Set down the part of the job posting below from "Over the last" up to and including "can be managed.", word for word.

#### Source extract
· · · · ·

Valtech is looking for a Site Reliability Engineer (SRE). Are you passionate about Site Reliability Engineering, do you have an eye for SLIs, SLOs, and automation, do you like eliminating toil, and does it excite you to get things done in close collaboration with people around the globe? Would you like the freedom to work from the comfort of your home and also have the opportunity to visit any of our offices close to you? Then you might be the person we’re looking for! Keep reading to find out.
Over the last years, experience and commerce platforms have drastically evolved into complex ecosystems that tie together multiple services of multiple vendors – also known as the MACH architecture. As a founding member of MACH Alliance, a group that educates enterprises on best-of-breed Microservices, APIs, Cloud, and Headless (MACH) technology, Valtech pioneers in how to properly build and manage those complex ecosystems. Site reliability engineering is at the core of our vision of how this modern-day distributed ecosystem should and can be managed.
As a Site Reliability Engineer (SRE), you fulfil an essential role. You will mainly be responsible for the continuity and reliability of production of the commerce and experience platforms of our clients in continuous collaboration with developers, QA engineers and cloud engineers. You will work with our multidisciplinary teams in an essential DevOps way of working, where your main responsibility is to keep everyone focused on production while creating the facilities to do so.

· · · · ·

#### Dataset content

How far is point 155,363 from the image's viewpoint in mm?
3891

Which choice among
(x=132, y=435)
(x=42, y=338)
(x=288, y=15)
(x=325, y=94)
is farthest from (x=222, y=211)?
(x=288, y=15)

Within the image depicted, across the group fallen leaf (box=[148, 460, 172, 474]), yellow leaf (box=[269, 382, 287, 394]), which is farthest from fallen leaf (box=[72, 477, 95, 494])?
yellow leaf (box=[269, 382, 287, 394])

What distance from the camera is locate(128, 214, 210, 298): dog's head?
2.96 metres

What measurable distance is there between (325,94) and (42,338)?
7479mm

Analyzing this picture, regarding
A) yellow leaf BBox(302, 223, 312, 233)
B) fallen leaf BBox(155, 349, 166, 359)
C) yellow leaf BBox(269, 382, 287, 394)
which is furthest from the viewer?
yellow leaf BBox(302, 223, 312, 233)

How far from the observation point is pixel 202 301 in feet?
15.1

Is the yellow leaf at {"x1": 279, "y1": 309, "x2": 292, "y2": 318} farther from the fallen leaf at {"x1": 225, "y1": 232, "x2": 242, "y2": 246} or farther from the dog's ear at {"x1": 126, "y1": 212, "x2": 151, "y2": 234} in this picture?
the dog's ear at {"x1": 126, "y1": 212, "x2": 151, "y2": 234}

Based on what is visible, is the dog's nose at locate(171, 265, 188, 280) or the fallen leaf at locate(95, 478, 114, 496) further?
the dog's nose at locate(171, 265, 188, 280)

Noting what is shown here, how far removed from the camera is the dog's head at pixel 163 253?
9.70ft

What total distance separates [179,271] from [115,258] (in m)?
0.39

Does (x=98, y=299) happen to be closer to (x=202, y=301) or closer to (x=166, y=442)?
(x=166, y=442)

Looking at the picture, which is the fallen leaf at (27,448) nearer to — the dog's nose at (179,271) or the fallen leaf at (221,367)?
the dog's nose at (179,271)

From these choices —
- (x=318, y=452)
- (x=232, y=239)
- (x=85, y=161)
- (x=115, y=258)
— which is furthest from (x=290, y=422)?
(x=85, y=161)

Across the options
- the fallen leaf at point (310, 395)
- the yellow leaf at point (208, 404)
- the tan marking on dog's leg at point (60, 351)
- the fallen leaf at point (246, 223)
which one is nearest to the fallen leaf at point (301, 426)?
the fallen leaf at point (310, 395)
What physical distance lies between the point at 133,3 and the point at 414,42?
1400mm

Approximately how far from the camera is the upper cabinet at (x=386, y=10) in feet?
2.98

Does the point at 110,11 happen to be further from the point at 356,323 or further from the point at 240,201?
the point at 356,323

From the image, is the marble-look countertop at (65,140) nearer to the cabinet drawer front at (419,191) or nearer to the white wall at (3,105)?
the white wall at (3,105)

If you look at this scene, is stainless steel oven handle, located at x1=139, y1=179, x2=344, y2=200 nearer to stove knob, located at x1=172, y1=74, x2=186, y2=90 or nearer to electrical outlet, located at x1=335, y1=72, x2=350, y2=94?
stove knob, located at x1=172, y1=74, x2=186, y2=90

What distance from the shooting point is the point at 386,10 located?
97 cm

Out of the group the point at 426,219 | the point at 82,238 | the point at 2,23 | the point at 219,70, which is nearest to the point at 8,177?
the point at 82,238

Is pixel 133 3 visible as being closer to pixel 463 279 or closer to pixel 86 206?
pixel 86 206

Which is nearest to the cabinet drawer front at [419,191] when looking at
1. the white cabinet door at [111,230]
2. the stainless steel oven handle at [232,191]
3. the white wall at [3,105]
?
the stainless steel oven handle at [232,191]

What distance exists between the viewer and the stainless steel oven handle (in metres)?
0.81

· · · · ·

#### Result below
Over the last years, experience and commerce platforms have drastically evolved into complex ecosystems that tie together multiple services of multiple vendors – also known as the MACH architecture. As a founding member of MACH Alliance, a group that educates enterprises on best-of-breed Microservices, APIs, Cloud, and Headless (MACH) technology, Valtech pioneers in how to properly build and manage those complex ecosystems. Site reliability engineering is at the core of our vision of how this modern-day distributed ecosystem should and can be managed.